We’re currently preparing for a book art show, but a really special one. It’s been my dream to present this show in London some time. “Prospero’s Library” began as an idea from Moscow-based writer and artist Mikhail Pogarsky, who imagined a project inspired by both the character of Prospero in Shakespeare’s The Tempest, and the film Prospero’s Books by Peter Greenaway. Imagining Prospero’s magical “library of everything” was the starting point to collect together an exhibition that is ever-expanding and transforming, as different books and items are added to it, and it magically manifests itself in different places on the globe. “Prospero’s Library” truly resembles the original library of the magician Prospero in that, like his collection, it has travelled far and wide. The first manifestation of the library was made in the Zverevskiy Center of Contemporary Art in Moscow. After that the show toured to various regions including Yasnaja Poliana, Tula where Tolstoy lived; culminating in a presence at the Moscow Central House of Artists. Further tours were made in Russia, and to Catania and Milan.

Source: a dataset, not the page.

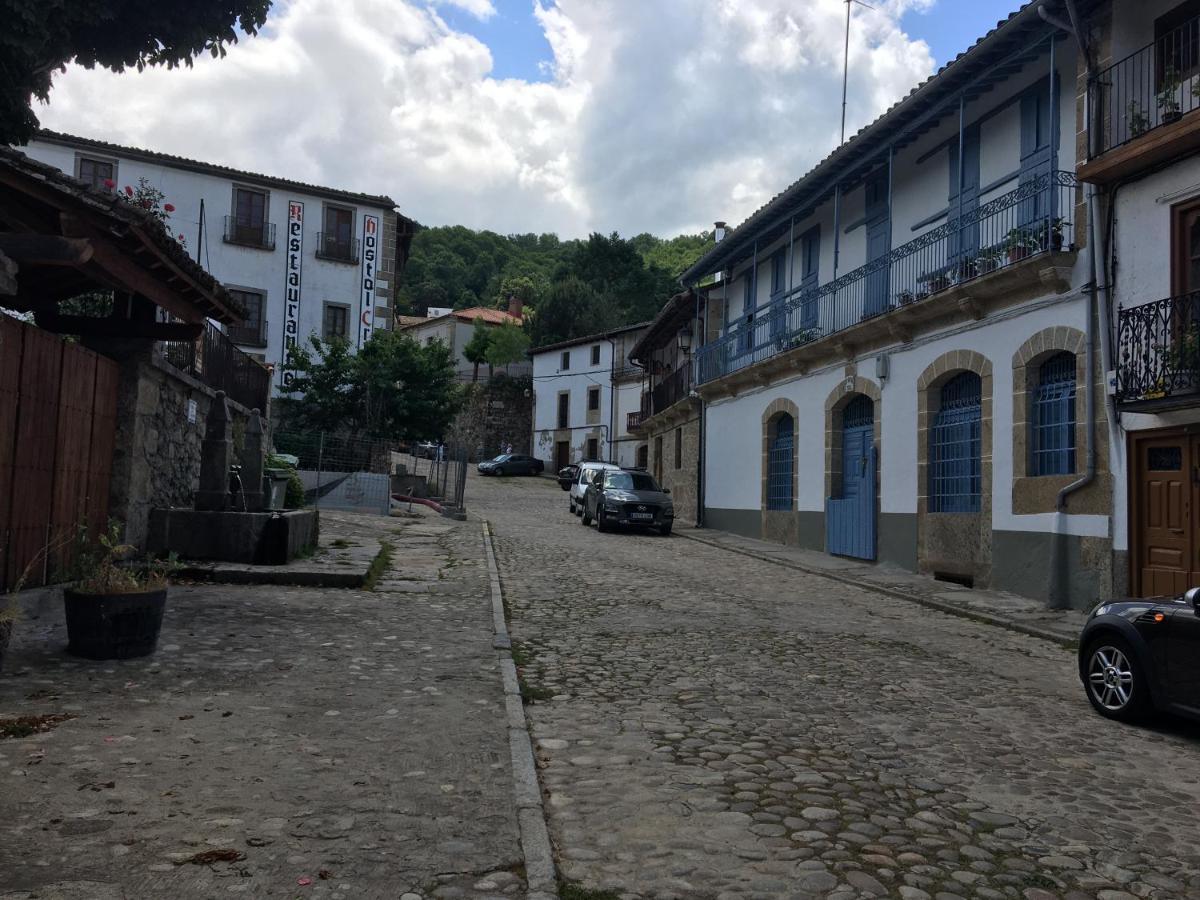 Casa Rural La Antigua Tahona Candelario Exteriör bild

Finally, the library is in London. And it’s taken some time to do this because the project is too “odd” for London. It’s not really trendy, it’s not very commercial and it’s not really conceptual either. And we didn’t event try to get funding for it. How on earth do you answer the ACE questions about “public benefit” to something like this. Who can answer that? Approaching the various Russian cultural organisations in London plunged us into scenes from Bulgakov or Gogol. Not being affiliated with any university art department meant we could not use them, which would be the easy way to get a show like this out there. Now that we have Studio 75 though, the time has come. The studio is small but not smaller than a book fair and the show has been at Moscow Artists book fair. In any case, the show changes every time.

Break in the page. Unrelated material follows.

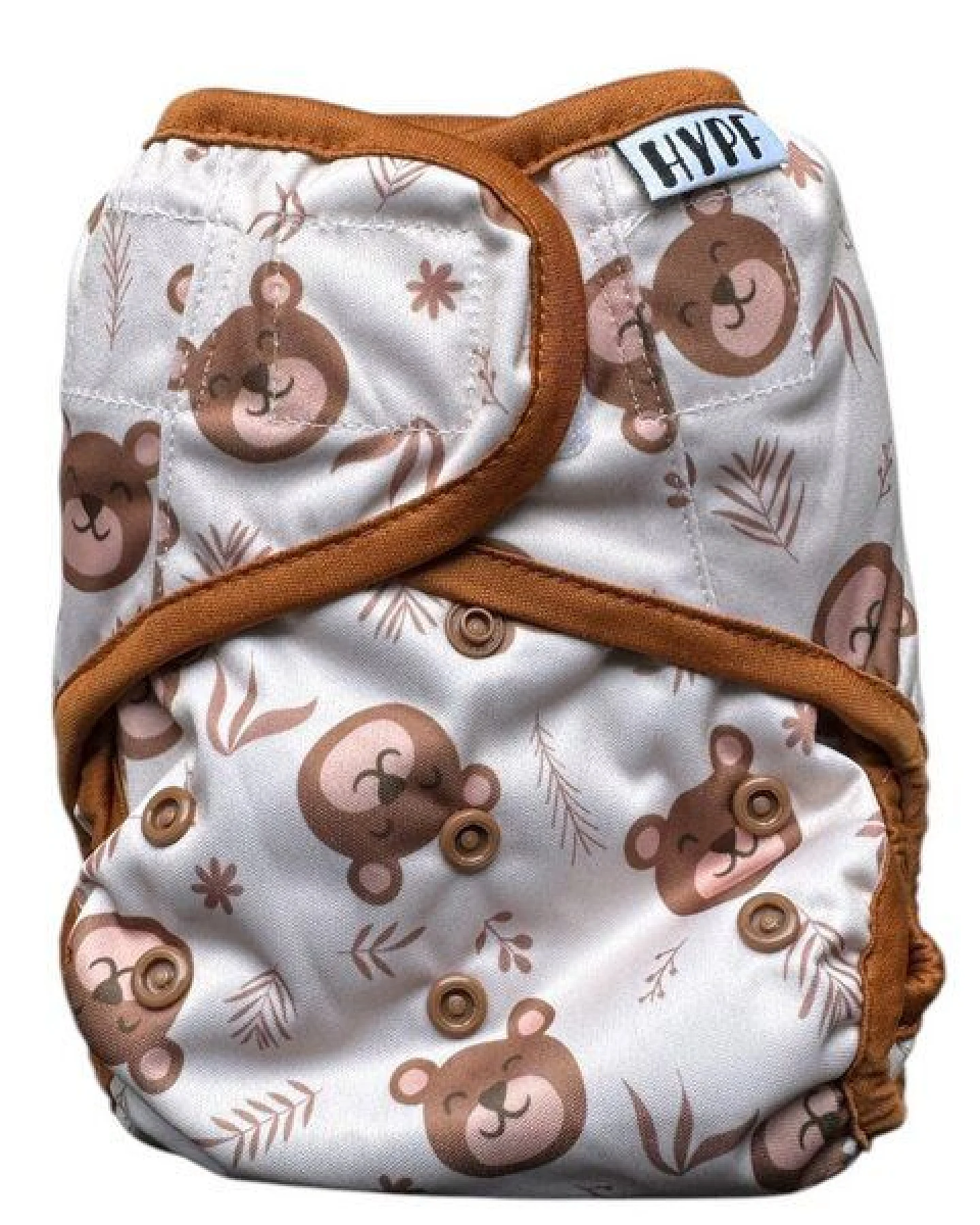 Hypf Stoffwindel Überhose (Klett) One Size 4-16kg – Ansicht 4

Artists books are strange and interesting things. Often I balk at “text art” for a number of reasons not least of which is cultural imperialism (more about that at a later post). But the history of the artists book is so fascinating, so underground and quirky and subversive, and the books themselves – from William Blake’s Songs of Innocence and of Experience to the work of the Lettrists and Fluxus, are just so brilliant! Our project is interesting because it brings together quite a lot of very different kinds of book art, from Russia, from Italy, from the great diaspora that is London – as well as different forms: uniques, multiples, digital books, book installation.
I hope it’ll be as fun and interesting for the audience as it is for us.